Then he saw the glint of the tear tracks down her cheeks and he felt a keen guilt for having spoken so savagely, for having made of it an attack on her immaturity.

“I’m sorry, Cindy,” he said softly.

She said, brokenly, “If … that’s what you think … then why … all this?”

He sat opposite her and took her right hand in both of his. Her hand was cool and without response. “I can’t give you a happy answer. I can try to make it an honest answer. If you’ll accept the possibility of a man loving two women, I love you. I wanted you. I wanted what you represent. A young woman, eager and available. Putting Joan in the hospital made this a sort of time of reappraisal for me. I felt a sort of restless itch. Maybe a feeling that time is going by too damn fast. A sort of disenchantment with the predictability of my life from here on in. But I would never have deliberately tried to create this situation. It just sort of happened. It was, as we said before, a mutual vulnerability, a sort of devilishly exact timing.”
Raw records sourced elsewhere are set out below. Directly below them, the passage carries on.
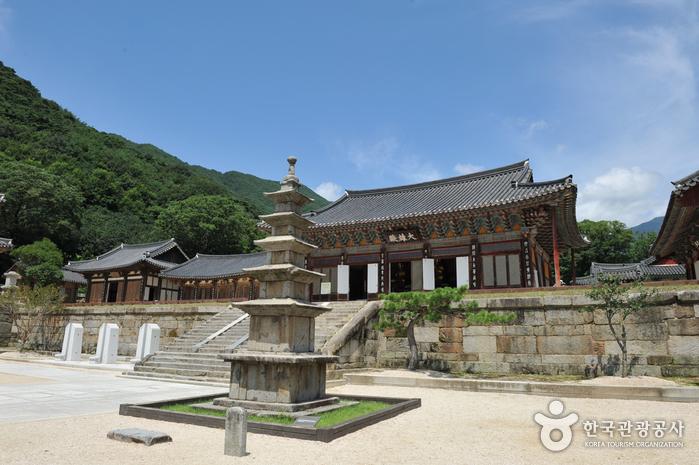 Tempel Hwaeomsa (화엄사)
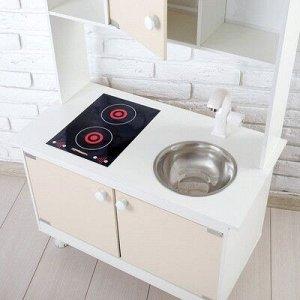 Игровая мебель «Кухонный гарнитур» SITSTEP, цвет бежевый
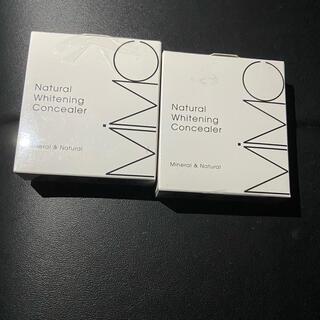 MIMC ホワイトニングコンシーラー 2個セット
Her lax hand clenched itself into a hard fist and she sobbed audibly.

“We are both, Cindy, in our separate ways, going to regret that this happened to us. And in other ways, I hope we’ll be glad it happened. I’m glad for one thing that has just happened. I had to answer the little speech you made. In answering it, I somehow crystallized my own feelings, Now I think I know where I stand. This is the second time I’ve ever been unfaithful to Joan. And, I’m sure, the last. I don’t want her to know about it. I don’t want her to be hurt that badly. And, in a selfish way, I don’t want our marriage to be less than it has been. And if she finds out, I think it will be less.”

“I’ll never tell anyone,” Cindy whispered.

“In some crazy way, what we’ve done has made me happier. I’m grateful to you for that. And I wish it could work out that way for you too. Maybe it will.”

“Not with Bucky. Not with anyone but you.”

“I wish you hadn’t said that. It isn’t true, you know.”

“It is true.”

“But you accept the way I feel? You do understand why it all has to stop here?”

She nodded with a jerky abruptness, not looking at him. He felt intense relief. She had removed the horrible mental picture he had of her going to Joan to ask her to release him.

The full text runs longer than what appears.